What happens to a man’s emotions when female beauty is an image — and that image is fabricated by the man himself?
What happens to emotions when we turn away from Harun Ar-Rachid’s harem, where the caliph got entangled in intense erotic exchanges involving all his senses, to the painted harems of Ingres and Matisse or the filmed harems of Hollywood? How can a man get involved with a real woman — his wife or lover — when at the same time he is involved with a painted or filmed image?
It was at this point that I decided to revisit that most glorious, influential, and invincible of European harems — the one created by Jean-Auguste-Dominique Ingres. Reproduced on thousands and thousands of book covers, CDs, and magazines all over the West, his harem may date back to the nineteenth century, but is more present than ever in our digital age.

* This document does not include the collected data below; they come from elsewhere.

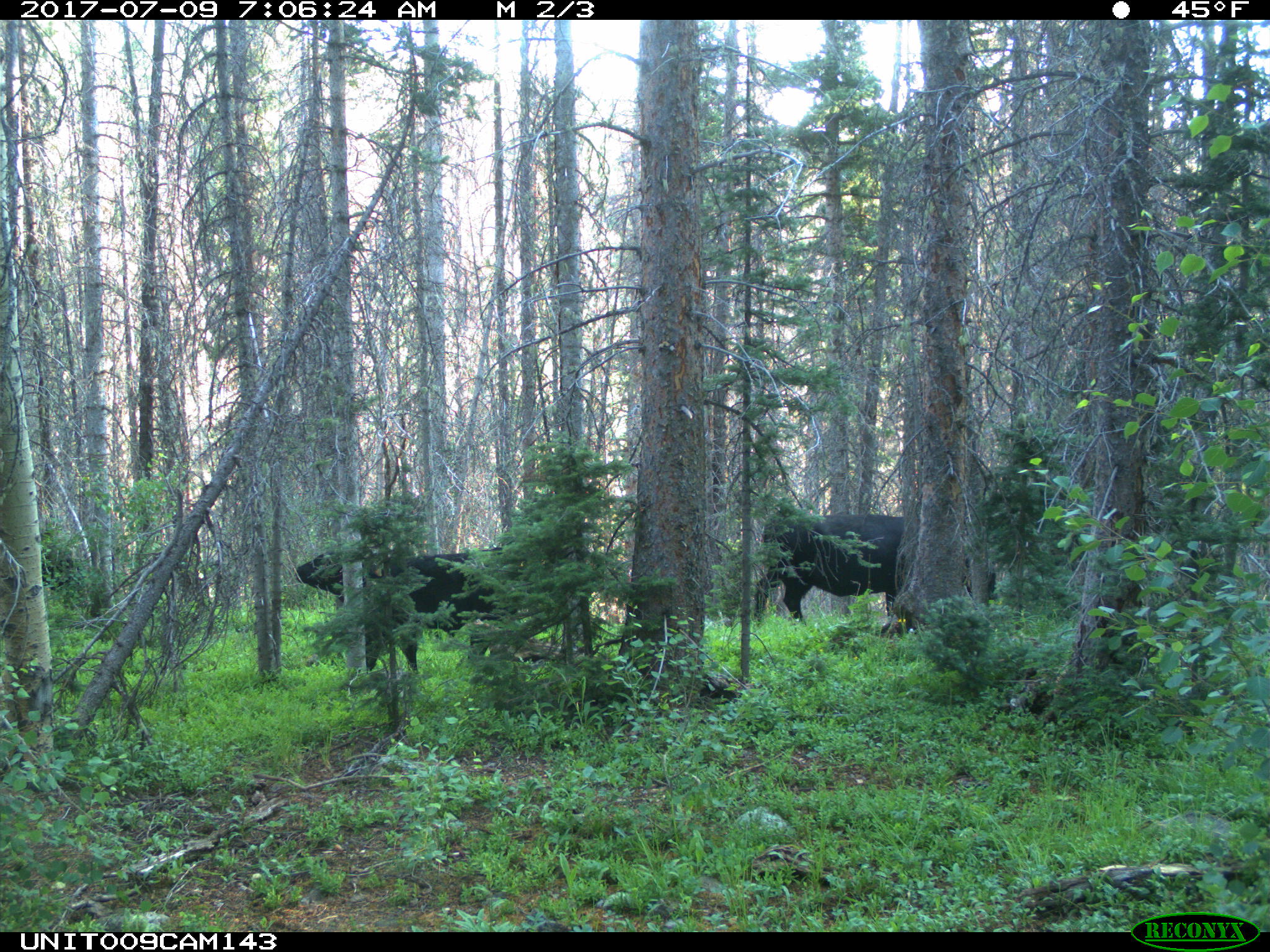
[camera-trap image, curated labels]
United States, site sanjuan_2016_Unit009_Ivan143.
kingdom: Animalia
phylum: Chordata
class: Mammalia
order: Artiodactyla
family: Bovidae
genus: Bos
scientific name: Bos taurus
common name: domestic cow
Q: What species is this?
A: Bos taurus (domestic cow).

If I could infiltrate Ingres’s harem, I thought, I might be able to understand some of the mysterious secrets of Western men’s psyche, as well as their emotional and erotic landscape. If I knew more about Western men’s feelings toward women, I might have fewer quarrels with Kemal. He was constantly telling me, whenever I raised my voice in Chateaubriand, the restaurant near the university where we and our colleagues flocked for couscous in the aftern
oon, “Fatema, I am always amazed by how much you know about Arab history and the Abbasids, and how little you know about me.” This kind of sentence would break my heart. I would feel guilty, apologize, and try to reach for Kemal’s hand, but he always stopped my self-flagellation by reminding me that, like most Moroccans, he did not appreciate couples touching each other in public. “Please, Fatema, restrain yourself,” he would say. “Have you not seen the Dean of the University sitting on your left, and our Mullah-like conservative Benkiki on your right?”

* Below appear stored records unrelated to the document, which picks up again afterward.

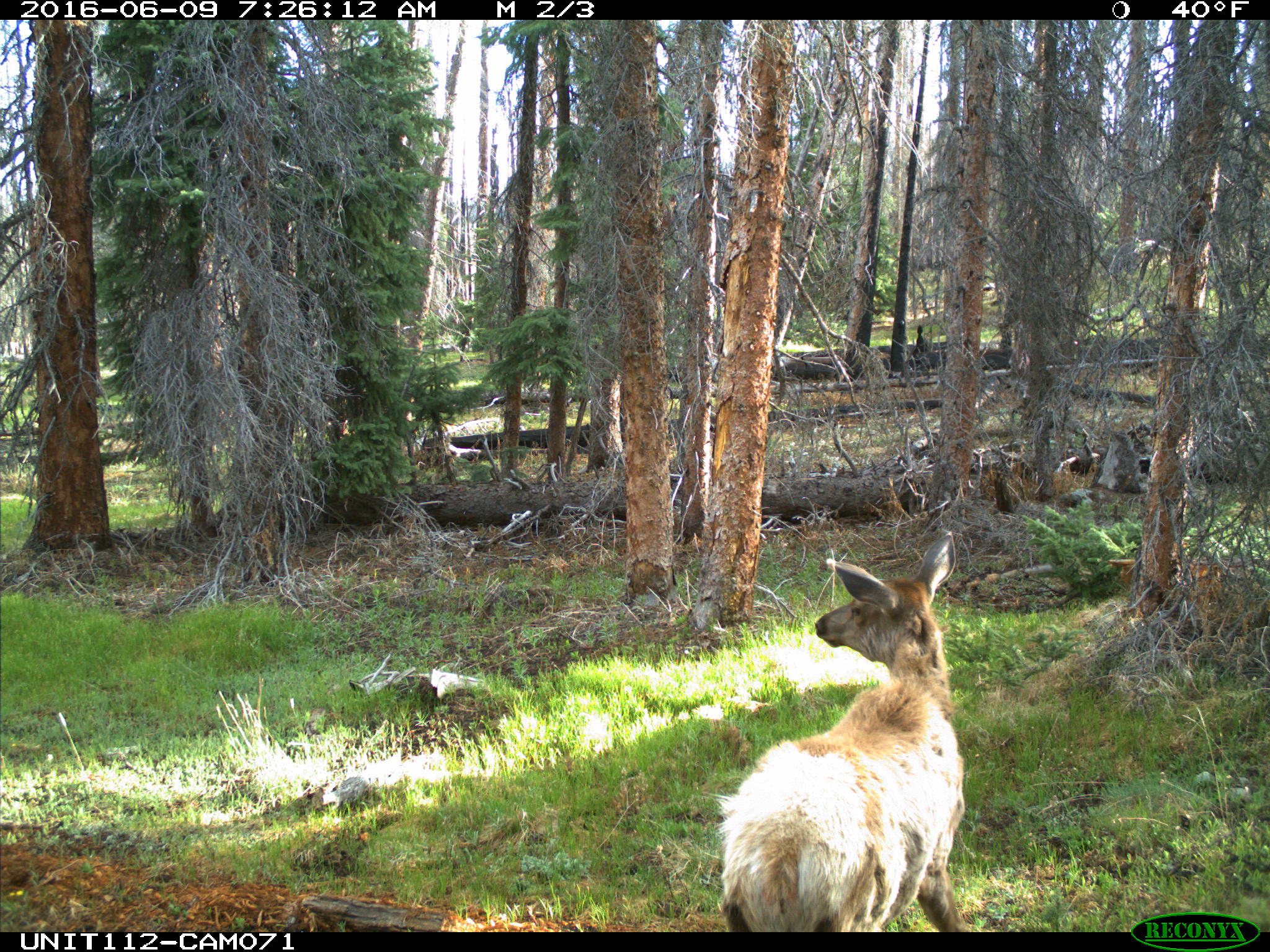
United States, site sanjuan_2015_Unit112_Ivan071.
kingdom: Animalia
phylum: Chordata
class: Mammalia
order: Artiodactyla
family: Cervidae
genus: Cervus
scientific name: Cervus elaphus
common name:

I desperately needed to increase my knowledge of men and their enigmatic reactions. It shocked me to realize that, even after so many decades of trying to understand Kemal, I still managed to drive him so crazy sometimes that he stopped seeing me for weeks or even months. Of course, on those occasions, I always mobilized the entire university population to intervene on my behalf and help me win his forgiveness, but it still took time for things to get back to normal. Understanding how a man’s mind and emotions work is definitely not an easy task for a woman. I have managed to learn new skills in my life, like mastering foreign languages and using a computer, but when it comes to figuring out how men’s emotions work, I have not advanced much.
But to get back to my harem obsession: What happens to shifting boundaries and unstable privileges when the filmed or painted harem image is introduced as a strategic component of sexual dynamics? Could it be that Ingres’s odalisques were a kind of shield to protect him from his own emotions? I could not wait to get back into Monsieur Ingres’s world.